Additionally, law firms should put in place measures to control access to data so only the attorneys and staff who need to access specific types of data – or are under similar court-entered protective orders – are given access to only that data. Law firms should avoid putting data onto firm-wide accessible network platforms. Firms also can adopt relatively simple, but highly effective measures, like requiring two-step authentication or six-digit (as opposed to four-digit) access codes before being able to access data remotely.

Prepare So You Don’t Panic

Emergency responders and elite military units are some of the world’s best students at planning for the worst possible outcome and rehearsing the contingency plan, over and over. Have a plan for how your firm or business will respond to a cyber attack or digital disruption.

Following guidance from the National Institute of Standards and Technology (NIST), some main points of an incident response plan include:

  1. Preparation
  • Are there policies and procedures in place to address a cyber emergency?
  • Do you have effective tools and training to handle the incident?
  • Communication plans – what is the message you need to send to your clients and employees?
  1. Detection
  • What security tools are in place to detect an attack?
  • Who is in charge of validating the threat and declaring an incident?
  1. Containment
  • Do you have the ability to identify and isolate the threat?
  • Are there procedures in place to address evidence handling?
  1. Investigation
  • Who will handle the actual investigation into root cause of the incident?
  • Are they qualified?
  1. Remediation
  • Who will handle the repair of affected systems and devices?
  • Are there regulatory reporting requirements?
  • Do you have qualified personnel who can handle the post-mortem incident reporting and documentation?
  1. Recovery
  • Who will lead the overall analysis of the incident and incorporate lessons learned into future incident response planning?

With the above framework in place, it also is extremely important to rehearse, or at the very least, make others aware of the plan. Cooler heads will always prevail if everyone in the organization is prepared for the extreme disruption a cyber incident can cause.

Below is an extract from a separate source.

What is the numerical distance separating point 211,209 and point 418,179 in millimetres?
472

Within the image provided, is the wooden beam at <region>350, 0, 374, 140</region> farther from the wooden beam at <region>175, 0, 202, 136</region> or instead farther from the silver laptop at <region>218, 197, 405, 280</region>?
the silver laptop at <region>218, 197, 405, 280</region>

Part of having a plan is reviewing the firm’s insurance coverages – both malpractice liability policies and general commercial liability policies – to see if their policies cover liability for data breaches. If your coverage doesn’t include claims from clients which could arise if the network is breached, or coverage that applies to things like business interruption/disruption which can occur if the firm’s email or network systems are compromised, consider purchasing cyber insurance. Some cyber insurance companies offer discounts if you already have strong security protocols or procedures in place.

Cybersecurity Is In Your Hands

Today’s business landscape has seen a dramatic shift in just the past 10 years, from how information is stored to how data is monetized. Gone are the days of all client data being printed on reams of paper and housed safely in a banker’s box.

To keep up with the pace of their clients and global business trends, modern-day law firms have shifted using digital assets, which comes with notable efficiencies as well as potential pitfalls. Momentum within our tech-savvy world continues, so it is important to become equally cybersecurity-savvy. And remember the human element is always the weakest point in any organization’s security model. Education, planning and execution of the plan are key, as we all bear the responsibility of protecting our data and our clients.